Trie Data Structure Implementation

Trie Data Structure Implementation using a multi-dimensional array…well really a List of Arrays.

One day I was reading about the Trie data structure in one of my favorite programming books. The – “Competitive Programmer’s Handbook” by Antti Laaksonen which is available for free. This is a great book if you a preparing for a difficult coding interview and already have some experience. The Trie section stated that you could implement it using a multi-dimensional array but gave very little insight into how that might work. I was intrigued so I decided to see if I could find an implementation elsewhere…(read Googled it). After about 20 min of searching I could only find ways to implement it using Node classes. This is not what I was looking for so I decided to work it out for myself.

What the Trie should look like…

If you are unfamiliar with a Trie data structure it is a tree type structure that stores strings in a way that allows for O(N) insert, and O(N) Lookups, and is useful for spell checkers or auto-complete functionality. An example of what we are looking for is below. We mark the Root node with a “^”. We indicate the end of a word with an asterisk “*”.

Trie Data Structure Implementation
Trie Data Structure Implementation

The first thing that stuck out to me was the “Array” implementation mentioned in the book. Since arrays are fixed data structures it implies that I might need to know some info ahead of time. If we look at the example above, we notice that we either need to know what strings we will be storing or at least how many characters. In order to not worry about writing code to dynamically resize the structure I opted to use a List of arrays implementation.

What Methods are Needed

Before we get to the code, lets figure out what methods we will need and what they should return.

  • Need a method to initialize the structure.
  • Need a method to add words to the trie.
  • Need a method to check if a word exists in the trie.
  • Need a method to get all words from trie.
  • Need a method to get all words based on a prefix.

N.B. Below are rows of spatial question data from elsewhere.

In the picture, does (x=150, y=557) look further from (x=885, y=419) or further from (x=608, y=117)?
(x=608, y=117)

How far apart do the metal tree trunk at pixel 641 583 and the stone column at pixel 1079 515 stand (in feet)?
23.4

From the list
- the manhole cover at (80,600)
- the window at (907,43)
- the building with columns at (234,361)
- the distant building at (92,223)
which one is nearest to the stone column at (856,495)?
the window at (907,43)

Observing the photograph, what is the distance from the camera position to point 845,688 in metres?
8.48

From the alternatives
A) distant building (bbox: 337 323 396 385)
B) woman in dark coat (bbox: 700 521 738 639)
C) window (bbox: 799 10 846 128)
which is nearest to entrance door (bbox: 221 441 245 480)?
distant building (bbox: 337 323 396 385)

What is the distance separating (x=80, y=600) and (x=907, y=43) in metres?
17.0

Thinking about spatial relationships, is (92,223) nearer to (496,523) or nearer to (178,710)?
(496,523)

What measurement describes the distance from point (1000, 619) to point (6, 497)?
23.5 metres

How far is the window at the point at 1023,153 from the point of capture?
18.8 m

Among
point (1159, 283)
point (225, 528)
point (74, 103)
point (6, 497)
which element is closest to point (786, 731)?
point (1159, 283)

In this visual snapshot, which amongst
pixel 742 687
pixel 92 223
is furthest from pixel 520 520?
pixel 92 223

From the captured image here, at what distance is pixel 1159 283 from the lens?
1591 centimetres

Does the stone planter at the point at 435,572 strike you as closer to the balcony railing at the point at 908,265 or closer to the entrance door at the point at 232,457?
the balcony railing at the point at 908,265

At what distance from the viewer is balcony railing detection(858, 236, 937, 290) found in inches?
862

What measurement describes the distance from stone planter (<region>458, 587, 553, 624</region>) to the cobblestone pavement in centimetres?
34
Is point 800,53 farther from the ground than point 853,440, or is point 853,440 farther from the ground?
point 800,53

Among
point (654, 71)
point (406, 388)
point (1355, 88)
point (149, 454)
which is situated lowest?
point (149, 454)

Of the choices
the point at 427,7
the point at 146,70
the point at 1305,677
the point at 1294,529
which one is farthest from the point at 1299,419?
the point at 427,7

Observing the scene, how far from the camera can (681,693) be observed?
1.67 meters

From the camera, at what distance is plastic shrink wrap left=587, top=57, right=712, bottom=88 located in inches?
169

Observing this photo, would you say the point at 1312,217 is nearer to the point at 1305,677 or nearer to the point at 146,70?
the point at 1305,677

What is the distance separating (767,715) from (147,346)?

I think this is a good place to start there might be some helper methods used in the process as well but no need to call them out now.

Trie Implementation

First lets start by creating a class and initializing the root node, and thinking about what else is needed. The trie will be storing English characters all in lower case. The Enghish alphabet has 26 letters and we will need one additional space to store the asterisks for total length of 27 characters.

    public class Trie
    {

        List<int[]> _trie = new List<int[]>();
        int TrieRoot = 0;
        int WordEnd = (int)'*';
        int AlphabetLength = 26;

        public Trie(int alphabetLength = 0)
        {
            InitTrie(alphabetLength);
        }

        private void InitTrie(int alphabetLength)
        {
            //initilize the List of arrays we will be using.
            _trie = new List<int[]>();
            if (alphabetLength > 0) this.AlphabetLength = alphabetLength;
            //set the initial element in the list, this will be our root element
            _trie.Add(GetFilledArray());
        }

        private int[] GetFilledArray()
        {
            //create an integer array to map to characters of the string.
            int[] temp = new int[AlphabetLength + 1];
            //fill the array with -1 so we know what characters are in use later on.
            Array.Fill(temp, -1);
            return temp;
        }

    }


A lot of boiler plate initialization code but it should give some idea of how the implementation will progress. First we are using an integer array to store the letters. It uses what I like to call character arithmetic to keep track of what letters have already been stored. If this is unfamiliar; it boils down to the fact that ever character in the ascii table can be represented by an decimal number. Quick example, take letter ‘c’ which has a decimal value of 99 in the ascii table if we subtract ‘a'(decimal 97) from ‘c’ we get 2. This will be the index in the integer array representing the letter ‘c’.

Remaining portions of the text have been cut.